# [ACTIVITY]
Return, word for word, the passage of the distillation forum thread below that opens with the words "Thanks very much!" and closes with "for subsequent updates.".

# [GIVEN TEXT]
· · · · ·

Seq2Seq Distillation: train_distilbart_xsum error

@sshleifer
Hi,
I would like to run the method command lines of Direct Knowledge Distillation (KD) which you mentioned at https://github.com/huggingface/transformers/tree/master/examples/seq2seq
" ./train_distilbart_xsum.sh --logger_name wandb --gpus 1"
and meet an error,
“OSError: Model name ‘distilbart_xsum_12_6/student’ was not found in tokenizers model name list (facebook/bart-base, facebook/bart-large, facebook/bart-large-mnli, facebook/bart-large-cnn, facebook/bart-large-xsum, yjernite/bart_eli5). We assumed ‘distilbart_xsum_12_6/student’ was a path, a model identifier, or url to a directory containing vocabulary files named [‘vocab.json’, ‘merges.txt’] but couldn’t find such vocabulary files at this path or url.”
I try to fix it by add the code to distillation.py 46 line that is
“hparams.tokenizer_name = hparams.teacher # Use teacher’s tokenizer”
It seems to fix it but I am not very sure.

yes, your fix is perfect! Wil fix, thanks for reporting this!

Thanks very much!
but this code with another issue:
I cannot run the code with --fp16 --fp16_opt_level=O1, it meets OOM, but I can run it without it. It seems so interesting and confusing.
BTW, a similar issue is reported at https://github.com/huggingface/transformers/issues/8403
Really look forward to your reply
thanks again

1 Like

@sshleifer

Yes, as the issue suggests, the only work around at the moment is use torch 1.5 + Apex.
You should follow that issue for subsequent updates.

Thanks a lot!

· · · · ·

# [DATA SUPPLIED]
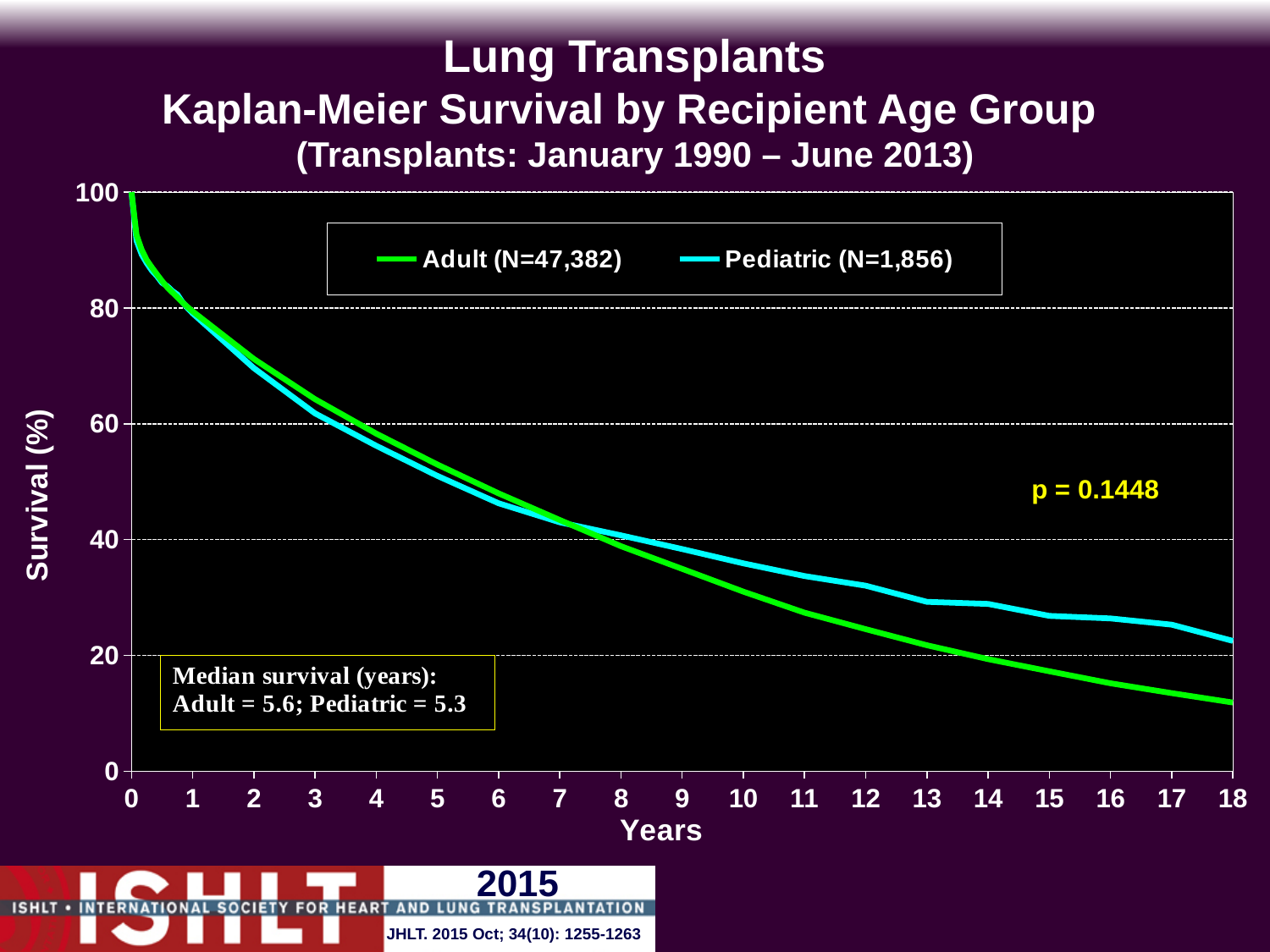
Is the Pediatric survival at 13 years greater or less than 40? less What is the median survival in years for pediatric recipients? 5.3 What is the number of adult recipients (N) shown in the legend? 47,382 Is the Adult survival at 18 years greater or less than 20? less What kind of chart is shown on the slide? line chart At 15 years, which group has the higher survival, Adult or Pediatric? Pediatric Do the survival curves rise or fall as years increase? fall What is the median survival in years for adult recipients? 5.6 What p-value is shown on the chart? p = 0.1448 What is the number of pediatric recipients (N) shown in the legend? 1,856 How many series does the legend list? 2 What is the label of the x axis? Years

· · · · ·

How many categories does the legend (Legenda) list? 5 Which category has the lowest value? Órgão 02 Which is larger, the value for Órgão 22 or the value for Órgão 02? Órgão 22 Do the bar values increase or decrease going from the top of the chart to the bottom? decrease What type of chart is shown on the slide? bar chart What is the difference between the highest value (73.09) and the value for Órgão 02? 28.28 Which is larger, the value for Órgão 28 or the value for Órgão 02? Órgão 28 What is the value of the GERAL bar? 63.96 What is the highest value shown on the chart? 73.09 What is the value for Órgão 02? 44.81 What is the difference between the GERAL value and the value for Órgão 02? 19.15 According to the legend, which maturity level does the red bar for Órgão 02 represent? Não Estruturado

· · · · ·

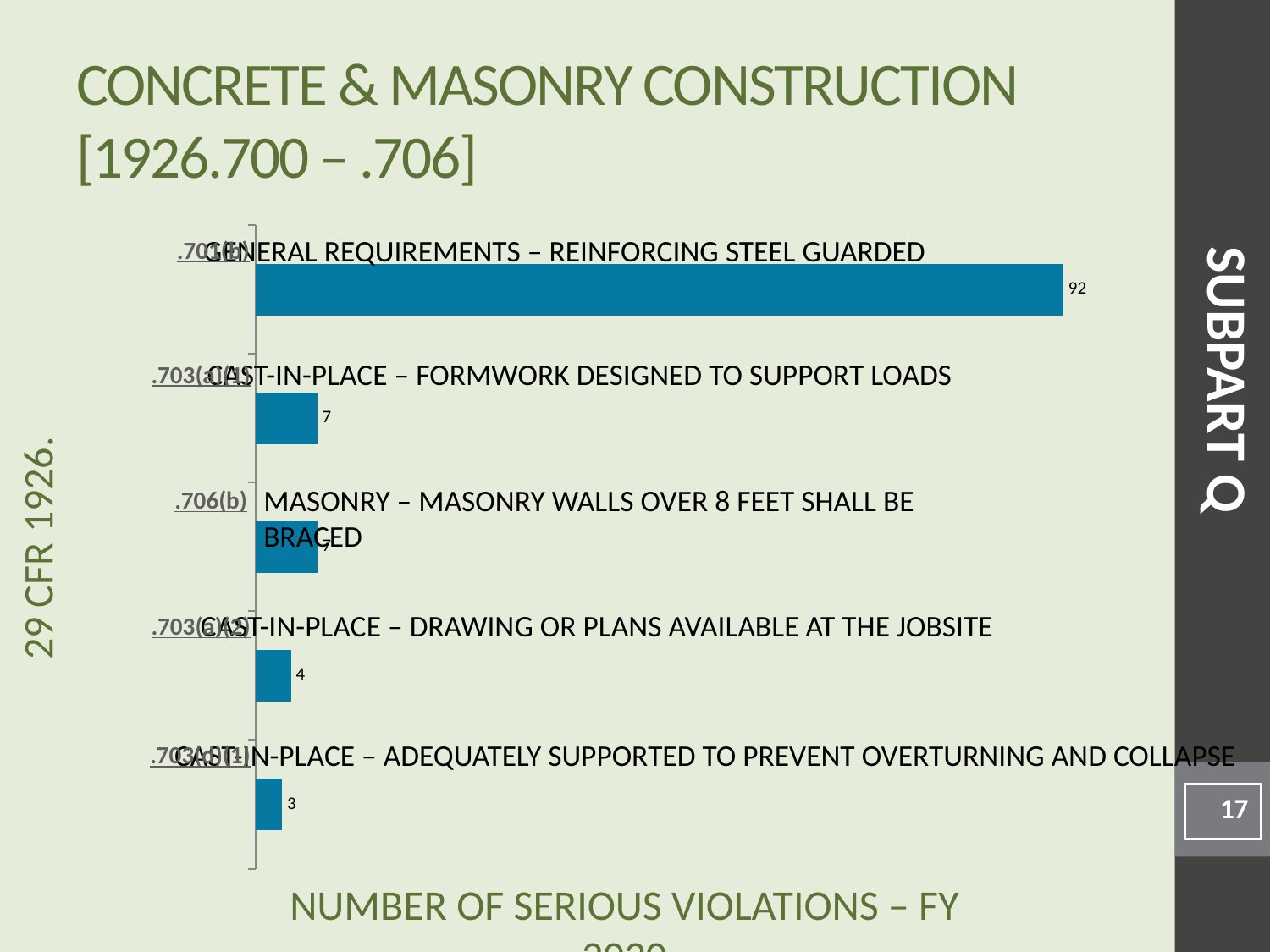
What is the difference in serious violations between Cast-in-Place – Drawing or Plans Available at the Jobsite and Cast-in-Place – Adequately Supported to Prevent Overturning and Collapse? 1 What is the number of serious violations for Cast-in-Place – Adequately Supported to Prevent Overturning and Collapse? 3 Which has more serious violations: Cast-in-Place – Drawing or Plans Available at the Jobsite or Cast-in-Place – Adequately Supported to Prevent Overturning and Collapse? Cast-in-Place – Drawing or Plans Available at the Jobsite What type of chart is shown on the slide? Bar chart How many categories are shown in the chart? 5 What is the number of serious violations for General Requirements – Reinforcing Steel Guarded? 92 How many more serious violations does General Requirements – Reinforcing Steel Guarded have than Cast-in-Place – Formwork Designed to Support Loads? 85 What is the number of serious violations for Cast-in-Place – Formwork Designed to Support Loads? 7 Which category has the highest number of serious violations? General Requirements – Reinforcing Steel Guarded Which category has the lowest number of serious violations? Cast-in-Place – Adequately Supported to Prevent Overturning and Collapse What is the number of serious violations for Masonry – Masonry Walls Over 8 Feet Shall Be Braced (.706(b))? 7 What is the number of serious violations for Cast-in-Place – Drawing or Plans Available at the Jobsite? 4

· · · · ·

# [OUTPUT]
Thanks very much!
but this code with another issue:
I cannot run the code with --fp16 --fp16_opt_level=O1, it meets OOM, but I can run it without it. It seems so interesting and confusing.
BTW, a similar issue is reported at https://github.com/huggingface/transformers/issues/8403
Really look forward to your reply
thanks again

1 Like

@sshleifer

Yes, as the issue suggests, the only work around at the moment is use torch 1.5 + Apex.
You should follow that issue for subsequent updates.